<<<<

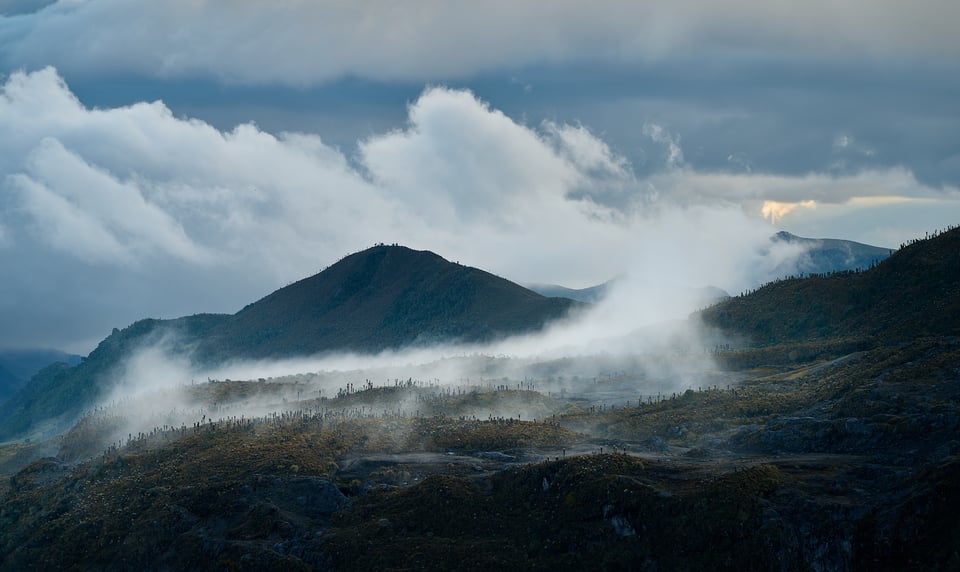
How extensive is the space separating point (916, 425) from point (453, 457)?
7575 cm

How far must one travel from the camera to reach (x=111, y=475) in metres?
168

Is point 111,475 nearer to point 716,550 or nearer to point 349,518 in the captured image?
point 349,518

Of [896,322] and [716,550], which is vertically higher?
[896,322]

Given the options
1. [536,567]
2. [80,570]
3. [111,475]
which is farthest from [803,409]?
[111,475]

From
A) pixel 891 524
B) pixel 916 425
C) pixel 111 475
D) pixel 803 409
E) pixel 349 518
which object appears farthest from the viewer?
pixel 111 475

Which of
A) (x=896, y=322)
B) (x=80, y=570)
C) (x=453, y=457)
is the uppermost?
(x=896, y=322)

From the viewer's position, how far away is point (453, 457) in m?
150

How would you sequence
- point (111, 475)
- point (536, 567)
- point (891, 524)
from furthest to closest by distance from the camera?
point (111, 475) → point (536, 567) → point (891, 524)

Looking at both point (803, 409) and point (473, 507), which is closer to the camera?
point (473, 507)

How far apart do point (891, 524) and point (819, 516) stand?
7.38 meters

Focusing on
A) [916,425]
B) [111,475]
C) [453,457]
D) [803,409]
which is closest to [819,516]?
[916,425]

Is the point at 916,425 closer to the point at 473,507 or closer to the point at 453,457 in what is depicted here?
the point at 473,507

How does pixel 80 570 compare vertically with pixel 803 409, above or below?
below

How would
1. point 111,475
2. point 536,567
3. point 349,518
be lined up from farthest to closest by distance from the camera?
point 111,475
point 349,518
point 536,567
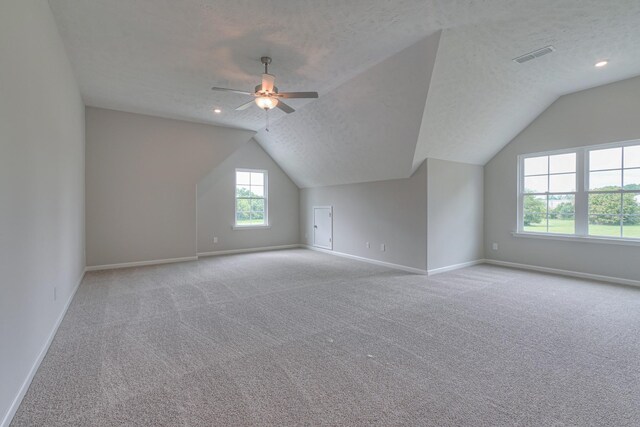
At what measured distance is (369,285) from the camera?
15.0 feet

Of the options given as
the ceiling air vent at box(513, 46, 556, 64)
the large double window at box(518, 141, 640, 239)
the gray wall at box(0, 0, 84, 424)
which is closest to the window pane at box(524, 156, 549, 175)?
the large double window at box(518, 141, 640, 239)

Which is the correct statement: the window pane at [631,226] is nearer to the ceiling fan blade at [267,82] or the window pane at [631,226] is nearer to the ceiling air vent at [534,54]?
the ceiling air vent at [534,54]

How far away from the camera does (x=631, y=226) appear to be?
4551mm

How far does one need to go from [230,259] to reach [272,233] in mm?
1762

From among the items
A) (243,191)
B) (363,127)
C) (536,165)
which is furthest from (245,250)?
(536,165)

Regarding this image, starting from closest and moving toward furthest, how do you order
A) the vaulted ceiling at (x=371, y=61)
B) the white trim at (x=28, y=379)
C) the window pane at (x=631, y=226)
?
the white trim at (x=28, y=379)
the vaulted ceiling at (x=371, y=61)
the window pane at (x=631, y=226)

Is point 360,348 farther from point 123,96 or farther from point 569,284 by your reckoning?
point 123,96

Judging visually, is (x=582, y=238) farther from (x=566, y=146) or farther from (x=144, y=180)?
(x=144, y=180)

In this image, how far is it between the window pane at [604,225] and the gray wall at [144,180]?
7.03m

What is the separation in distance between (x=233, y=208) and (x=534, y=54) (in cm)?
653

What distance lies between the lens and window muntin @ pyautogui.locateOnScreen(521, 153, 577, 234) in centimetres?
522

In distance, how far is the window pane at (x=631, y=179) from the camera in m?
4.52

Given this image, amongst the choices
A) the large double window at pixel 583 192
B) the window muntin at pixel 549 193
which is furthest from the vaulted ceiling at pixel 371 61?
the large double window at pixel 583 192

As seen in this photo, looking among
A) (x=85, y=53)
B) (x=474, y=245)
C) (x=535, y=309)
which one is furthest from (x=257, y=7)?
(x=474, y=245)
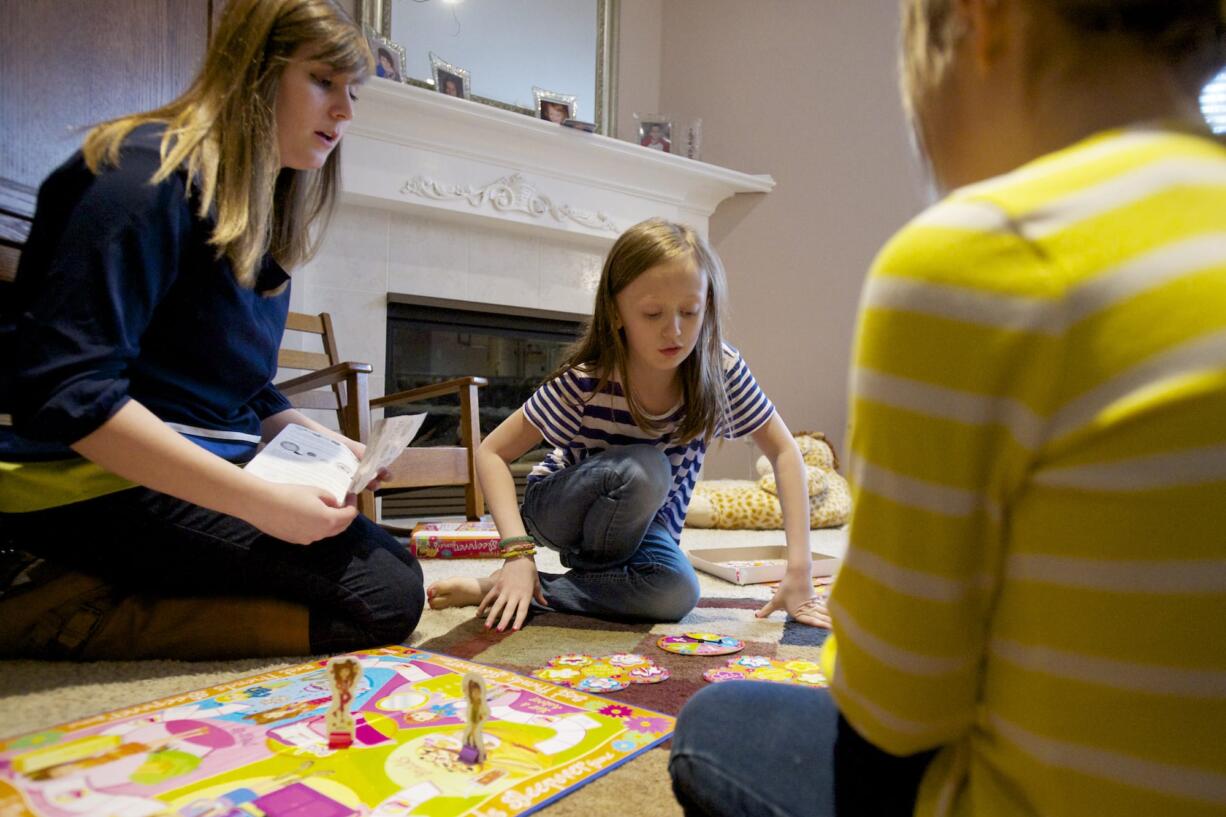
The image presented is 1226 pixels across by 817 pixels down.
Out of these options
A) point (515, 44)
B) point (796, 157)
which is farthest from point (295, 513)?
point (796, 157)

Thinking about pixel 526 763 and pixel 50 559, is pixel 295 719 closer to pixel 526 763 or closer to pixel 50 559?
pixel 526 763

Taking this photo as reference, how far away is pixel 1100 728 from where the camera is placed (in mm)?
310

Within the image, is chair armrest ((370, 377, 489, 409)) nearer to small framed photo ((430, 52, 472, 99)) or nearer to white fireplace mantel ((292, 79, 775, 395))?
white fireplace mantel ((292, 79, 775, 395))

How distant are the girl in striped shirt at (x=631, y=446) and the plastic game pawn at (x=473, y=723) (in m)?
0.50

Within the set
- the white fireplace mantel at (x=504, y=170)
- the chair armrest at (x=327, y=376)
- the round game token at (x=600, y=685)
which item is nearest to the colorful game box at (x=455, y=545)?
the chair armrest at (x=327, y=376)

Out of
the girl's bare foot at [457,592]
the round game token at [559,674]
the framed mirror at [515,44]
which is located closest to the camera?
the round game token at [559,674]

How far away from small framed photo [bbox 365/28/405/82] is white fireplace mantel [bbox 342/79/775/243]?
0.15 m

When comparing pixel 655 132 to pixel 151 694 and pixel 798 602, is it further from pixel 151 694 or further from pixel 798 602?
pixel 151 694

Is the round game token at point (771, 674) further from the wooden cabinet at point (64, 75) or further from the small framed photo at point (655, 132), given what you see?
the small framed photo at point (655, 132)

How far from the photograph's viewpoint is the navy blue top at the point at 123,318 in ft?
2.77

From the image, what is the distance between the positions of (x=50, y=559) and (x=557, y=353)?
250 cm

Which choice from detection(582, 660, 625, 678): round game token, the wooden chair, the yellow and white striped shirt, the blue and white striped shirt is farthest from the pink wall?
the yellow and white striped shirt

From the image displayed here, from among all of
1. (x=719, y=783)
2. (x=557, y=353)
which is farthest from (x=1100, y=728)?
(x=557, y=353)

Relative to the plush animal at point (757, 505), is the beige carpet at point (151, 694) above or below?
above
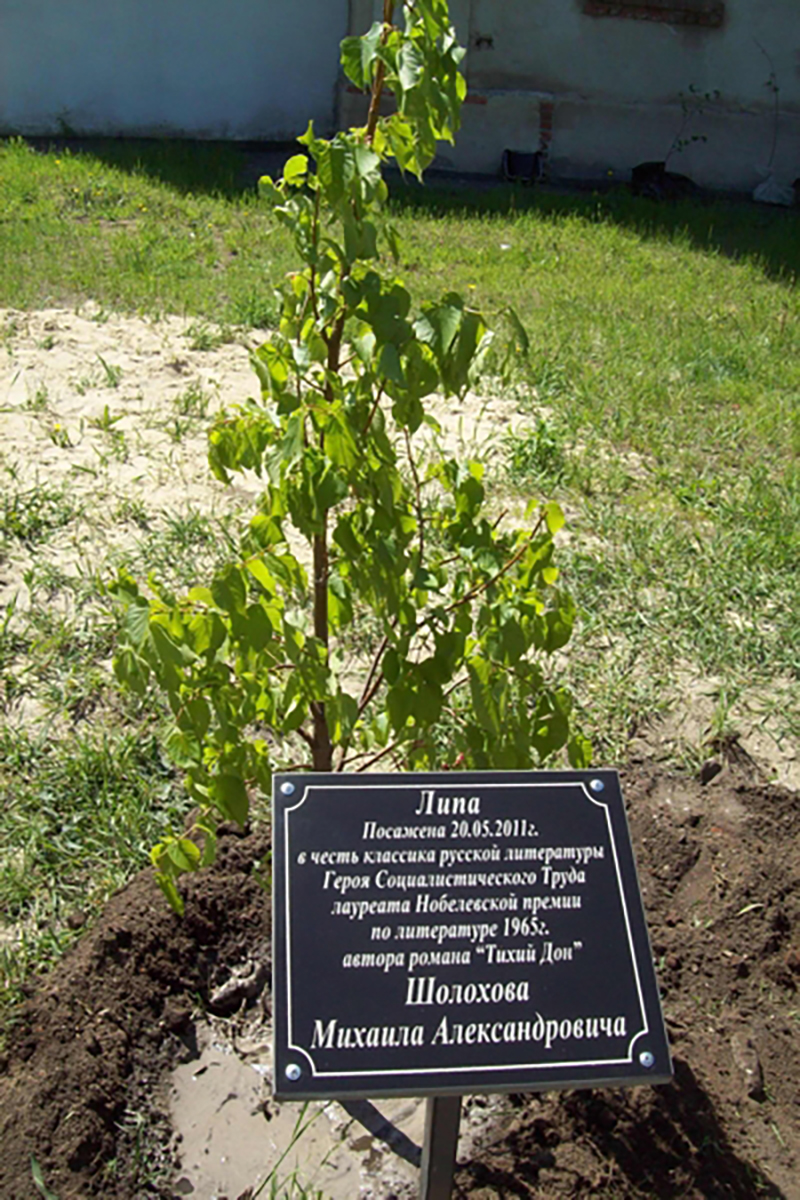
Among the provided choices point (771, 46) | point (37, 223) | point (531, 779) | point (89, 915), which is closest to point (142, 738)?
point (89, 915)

>>>>

» WHAT TO DO: Give back the listing above word for word and line for line, leaving out the pictures.

» RIGHT ANSWER:
How extensive is the space separating point (916, 425) from point (453, 457)?
7575 cm

How far must one travel from the camera to reach (x=111, y=475) in metres?
168

Is point 111,475 nearer to point 716,550 or nearer to point 349,518 in the captured image?
point 349,518

Of [896,322] and [716,550], which is vertically higher?
[896,322]

Given the options
1. [536,567]
2. [80,570]
3. [111,475]
which is farthest from [803,409]?
[111,475]

From
A) pixel 891 524
B) pixel 916 425
C) pixel 111 475
D) pixel 803 409
E) pixel 349 518
which object appears farthest from the viewer?
pixel 111 475

Which of
A) (x=896, y=322)
B) (x=80, y=570)
C) (x=453, y=457)
is the uppermost?
(x=896, y=322)

From the viewer's position, how far away is point (453, 457) in m?
150

How would you sequence
- point (111, 475)
- point (536, 567)
- point (891, 524)
from furthest to closest by distance from the camera?
point (111, 475) → point (536, 567) → point (891, 524)

Looking at both point (803, 409) and point (473, 507), which is closer to the camera?
point (473, 507)

How far apart do point (891, 524) and point (819, 516) stand?
7.38 meters

Focusing on
A) [916,425]
B) [111,475]
C) [453,457]
D) [803,409]
which is closest to [819,516]?
[916,425]

Is the point at 916,425 closer to the point at 473,507 or closer to the point at 453,457 in what is depicted here?
the point at 473,507

How does pixel 80 570 compare vertically with pixel 803 409, above or below?
below

How would
1. point 111,475
2. point 536,567
3. point 349,518
be lined up from farthest to closest by distance from the camera?
point 111,475
point 349,518
point 536,567
At what measured distance is (369,285) from the camera?
15.0 feet

Of the options given as
the ceiling air vent at box(513, 46, 556, 64)
the large double window at box(518, 141, 640, 239)
the gray wall at box(0, 0, 84, 424)
which is closest to the window pane at box(524, 156, 549, 175)?
the large double window at box(518, 141, 640, 239)

Which is the correct statement: the window pane at [631,226] is nearer to the ceiling fan blade at [267,82] or the window pane at [631,226] is nearer to the ceiling air vent at [534,54]?
the ceiling air vent at [534,54]

How far away from the camera does (x=631, y=226) appear to be?
4551mm

How far does one need to go from [230,259] to reach [272,233] in mm?
1762

From among the items
A) (243,191)
B) (363,127)
C) (536,165)
which is furthest from (245,250)?
(536,165)

Regarding this image, starting from closest and moving toward furthest, how do you order
A) the vaulted ceiling at (x=371, y=61)
B) the white trim at (x=28, y=379)
C) the window pane at (x=631, y=226)
?
the white trim at (x=28, y=379)
the vaulted ceiling at (x=371, y=61)
the window pane at (x=631, y=226)

Is point 360,348 farther from point 123,96 or farther from point 569,284 by your reckoning?
point 123,96

Judging visually, is (x=582, y=238) farther from (x=566, y=146) or farther from (x=144, y=180)?
(x=144, y=180)

In this image, how far is it between the window pane at [604,225] and the gray wall at [144,180]?
7.03m

What is the separation in distance between (x=233, y=208) and (x=534, y=54) (in cm)?
653

What distance lies between the lens and window muntin @ pyautogui.locateOnScreen(521, 153, 577, 234) in centimetres?
522

In distance, how far is the window pane at (x=631, y=179) from the camera in m?
4.52

Given this image, amongst the choices
A) the large double window at pixel 583 192
B) the window muntin at pixel 549 193
which is furthest from the vaulted ceiling at pixel 371 61?
the large double window at pixel 583 192

As seen in this photo, looking among
A) (x=85, y=53)
B) (x=474, y=245)
C) (x=535, y=309)
which one is furthest from (x=257, y=7)?
(x=474, y=245)
The image presented is 1226 pixels across by 817 pixels down.
Out of these options
A) point (515, 44)
B) point (796, 157)
which is farthest from point (295, 513)?
point (796, 157)

Thinking about pixel 526 763 and pixel 50 559, is pixel 295 719 closer to pixel 526 763 or closer to pixel 50 559?
pixel 526 763

Taking this photo as reference, how far away is pixel 1100 728 from where the camera is placed (in mm)?
310

Within the image, is chair armrest ((370, 377, 489, 409)) nearer to small framed photo ((430, 52, 472, 99)) or nearer to white fireplace mantel ((292, 79, 775, 395))?
white fireplace mantel ((292, 79, 775, 395))

How distant are the girl in striped shirt at (x=631, y=446) and the plastic game pawn at (x=473, y=723) (in m)?
0.50

Within the set
- the white fireplace mantel at (x=504, y=170)
- the chair armrest at (x=327, y=376)
- the round game token at (x=600, y=685)
which item is nearest to the colorful game box at (x=455, y=545)?
the chair armrest at (x=327, y=376)

Out of
the girl's bare foot at [457,592]
the round game token at [559,674]
the framed mirror at [515,44]
which is located closest to the camera?
the round game token at [559,674]

How far away from small framed photo [bbox 365/28/405/82] is white fireplace mantel [bbox 342/79/775/243]?
0.15 m

When comparing pixel 655 132 to pixel 151 694 and pixel 798 602, is it further from pixel 151 694 or further from pixel 798 602?
pixel 151 694

Is the round game token at point (771, 674) further from the wooden cabinet at point (64, 75) or further from the small framed photo at point (655, 132), given what you see?
the small framed photo at point (655, 132)

How far from the photograph's viewpoint is the navy blue top at the point at 123,318 in ft?
2.77

From the image, what is the distance between the positions of (x=50, y=559) and (x=557, y=353)?
250 cm

Which choice from detection(582, 660, 625, 678): round game token, the wooden chair, the yellow and white striped shirt, the blue and white striped shirt is farthest from the pink wall?
the yellow and white striped shirt

From the image displayed here, from among all of
1. (x=719, y=783)
2. (x=557, y=353)
which is farthest from (x=1100, y=728)?
(x=557, y=353)

Relative to the plush animal at point (757, 505), is the beige carpet at point (151, 694) above or below?
above
Among the provided choices point (771, 46) | point (37, 223) | point (531, 779) | point (89, 915), which is closest to point (142, 738)?
point (89, 915)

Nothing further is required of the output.